In der ersten Unterrichtsstunde vermittelten die Referenten anschaulich die rechtlichen Grundlagen rund um Alkohol- und THC-Konsum im Straßenverkehr. Besonders eindrucksvoll waren ihre Berichte über reale Verkehrsunfälle, bei denen Alkohol eine entscheidende Rolle spielte. Im Veranstaltungsraum wurde es spürbar still, als die Referenten die oft tragischen Folgen von Alkohol am Steuer schilderten. Schnell wurde deutlich, dass eine einzige falsche Entscheidung ausreichen kann, um das Leben vieler Menschen für immer zu verändern. Während des gesamten Vortrags zeigten sich die Schülerinnen und Schüler äußerst aufmerksam und interessiert. Immer wieder entwickelten sich Gespräche, bei denen Fragen gestellt und persönliche Eindrücke ausgetauscht wurden.

In der zweiten Unterrichtsstunde wurde das Gelernte unmittelbar erlebbar: An einem modernen Fahrsimulator absolvierten die Jugendlichen zunächst eine normale Autofahrt, bevor sie dieselben Szenarien unter simuliertem Alkoholeinfluss meisterten. Ob bei Nacht, auf verschneiten Straßen, auf Landstraßen oder im Stadtverkehr – schnell wurde deutlich, wie stark Alkohol Reaktionsvermögen, Konzentration und Fahrverhalten beeinträchtigt.
Parallel dazu konnten die Schülerinnen und Schüler ihre Reaktionsfähigkeit an sogenannten BlazePods testen – einem Reaktionsspiel, bei dem zufällig aufleuchtende Sensoren möglichst schnell mit dem Fuß ausgeschaltet werden müssen. Die Übung wurde zunächst ohne, anschließend mit Rauschbrillen durchgeführt, die unterschiedliche Alkoholpegel simulieren. Das Ergebnis sprach für sich: Mit den Rauschbrillen sank die Trefferquote im Durchschnitt auf etwa die Hälfte. So wurde eindrucksvoll deutlich, wie stark bereits ein vermeintlich geringer Rausch Reaktionsvermögen und Koordination beeinträchtigen kann.

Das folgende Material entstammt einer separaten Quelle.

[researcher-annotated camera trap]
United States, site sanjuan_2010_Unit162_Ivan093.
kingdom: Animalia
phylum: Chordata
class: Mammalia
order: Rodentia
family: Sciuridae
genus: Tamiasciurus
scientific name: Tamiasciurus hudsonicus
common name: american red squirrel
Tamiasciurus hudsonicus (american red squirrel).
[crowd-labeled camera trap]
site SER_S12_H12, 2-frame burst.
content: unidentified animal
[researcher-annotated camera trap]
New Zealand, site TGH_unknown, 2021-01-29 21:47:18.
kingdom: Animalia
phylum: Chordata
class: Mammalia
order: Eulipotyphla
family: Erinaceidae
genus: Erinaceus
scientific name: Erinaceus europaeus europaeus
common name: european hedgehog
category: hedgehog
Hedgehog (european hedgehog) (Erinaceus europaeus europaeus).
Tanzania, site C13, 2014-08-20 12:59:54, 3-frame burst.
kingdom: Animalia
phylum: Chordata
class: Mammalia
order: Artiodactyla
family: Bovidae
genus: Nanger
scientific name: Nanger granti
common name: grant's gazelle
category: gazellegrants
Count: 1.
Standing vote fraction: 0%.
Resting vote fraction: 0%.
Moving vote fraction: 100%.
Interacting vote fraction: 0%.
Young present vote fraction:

Lehrkraft E. Aggül zeigte sich von der Veranstaltung begeistert: „Der Fahrsimulator war weit mehr als nur eine spannende Erfahrung – er hat unseren Schülerinnen und Schülern eindrucksvoll gezeigt, welche Folgen Alkohol im Straßenverkehr haben kann. Als Lehrkraft war ich begeistert: praxisnah, eindrucksvoll und mit einem nachhaltigen Lerneffekt. So sieht moderne Präventionsarbeit aus.“
Auch bei den Schülerinnen und Schülern hinterließ das Projekt bleibenden Eindruck. Eine Schülerin der 11. Jahrgangsstufe fasste ihre Erfahrungen so zusammen „Ich wusste schon, dass Alkohol am Steuer gefährlich ist. Aber im Simulator hat man erst richtig gemerkt, wie schnell man die Kontrolle verliert. Nach heute ist für mich klar: Ich steige sicher nicht zu jemandem ins Auto, der getrunken hat – und ich fahre auch nie, wenn ich Alkohol getrunken habe.“
Die beiden Präventionstage machten eindrucksvoll deutlich, dass Verkehrssicherheit nicht allein durch Regeln entsteht, sondern vor allem durch Verantwortungsbewusstsein. Das JMF-Gymnasium bedankt sich herzlich bei den Referenten des BADS für ihr großes Engagement und ihren wichtigen Beitrag zur Prävention.